This book was a staple of my college days, not among the Left—the Left in those days seemed to be as incapable of thinking for themselves as what we see in much of the Right today—but among more the more technical, individualistic reader types.
Pirsig, a technical writer for IBM with a genius-level IQ, recounts his journey on a motorcycle (he doesn’t mention the brand; Wikipedia says it’s a 1964 Honda Superhawk CB77) with his boy, Chris. They head out across the high plains thru Montana, then down the Oregon-California coast.
The bulk of the story is Pirsig’s first-person reflection of the trials of his alter ego, Phaedrus, who is first a college English teacher, then philosophical questioner who ventures to the would-be sources of all understanding. An ambitious project to be sure.
Pirsig all the while is connecting the thinking of Phaedrus to Pirsig’s own contemporary thinking on his journey through the mountains and plains of the Great Northwest. Pirsig uses the motorcycle as a metaphor for life: both the work it requires and the joy it can bring.
The Buddha, the Godhead, resides quite as comfortably in
the circuits of a digital computer or the gears of a cycle
transmission as he does at the top of a mountain or in the
petals of a flower. — Robert Pirsig
The book alternates between Pirsig making an observation or working out some difficulty on the road—either with his motorcycle, the people he’s with, or his son—and engaging some large philosophical issue the ancients have discussed, which is of profound importance to living our lives wisely today.
I remember when I first read it, I was so enthralled with the insights of Phaedrus, in particular into the nature of Quality, that I skimmed passages where Pirsig discusses current reality. But take your time with these, too.

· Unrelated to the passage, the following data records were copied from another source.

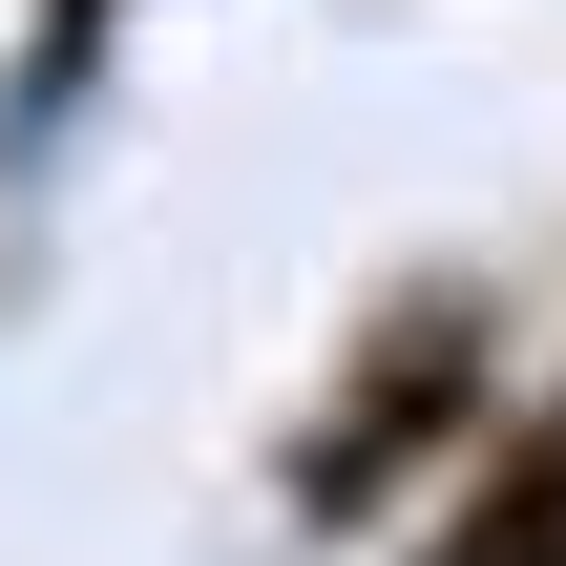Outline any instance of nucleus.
<instances>
[{
  "mask_svg": "<svg viewBox=\"0 0 566 566\" xmlns=\"http://www.w3.org/2000/svg\"><path fill=\"white\" fill-rule=\"evenodd\" d=\"M483 399H504V315L441 273V294H399V315L336 357V399H315V441H294V504H315V525H378L420 462L483 441Z\"/></svg>",
  "mask_w": 566,
  "mask_h": 566,
  "instance_id": "f257e3e1",
  "label": "nucleus"
},
{
  "mask_svg": "<svg viewBox=\"0 0 566 566\" xmlns=\"http://www.w3.org/2000/svg\"><path fill=\"white\" fill-rule=\"evenodd\" d=\"M420 566H566V399H525V420L462 462V504H441Z\"/></svg>",
  "mask_w": 566,
  "mask_h": 566,
  "instance_id": "f03ea898",
  "label": "nucleus"
}]
</instances>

Here’s where the need for gumption lies.
Phaedrus was so intense he runs into “problems.” I won’t describe them here because realizing the connection between Phaedrus and the narrator (Pirsig) is one of the chief pleasures of discovery of reading Zen and the Art of Motorcycle Maintenance (ZAMM).
In these final weeks of the chronicles, I’ve been rediscovering some ideas absorbed loosely during my youth. I’m rereading Robert Pirsig’s culture-carrying work, Zen and the Art of Motorcycle Maintenance. I’d forgotten the vitality of his concept Quality.
Quality for ZAMM is what the Greeks referred to as
“excellence” (aretê). Prior to the divergence between
Platonic formalism and Aristotelian “methodism,” several
philosophers collectively referred to as the Sophists had
worked on creating excellence in life.
Is not aretê in politics exactly what I’ve referred to
previously as “the sanctification of the nonaggression
principle?”
So you see, there’s a connection between the journey into the Free State I’ve reported and the seminal work of Mr. Pirsig. ZAMM is practically indispensable for getting a handle on the significance of what’s going on at the new Freedom Portal and its implications for citizen empowerment.
Plus ZAMM is an inimitable flight of the human imagination.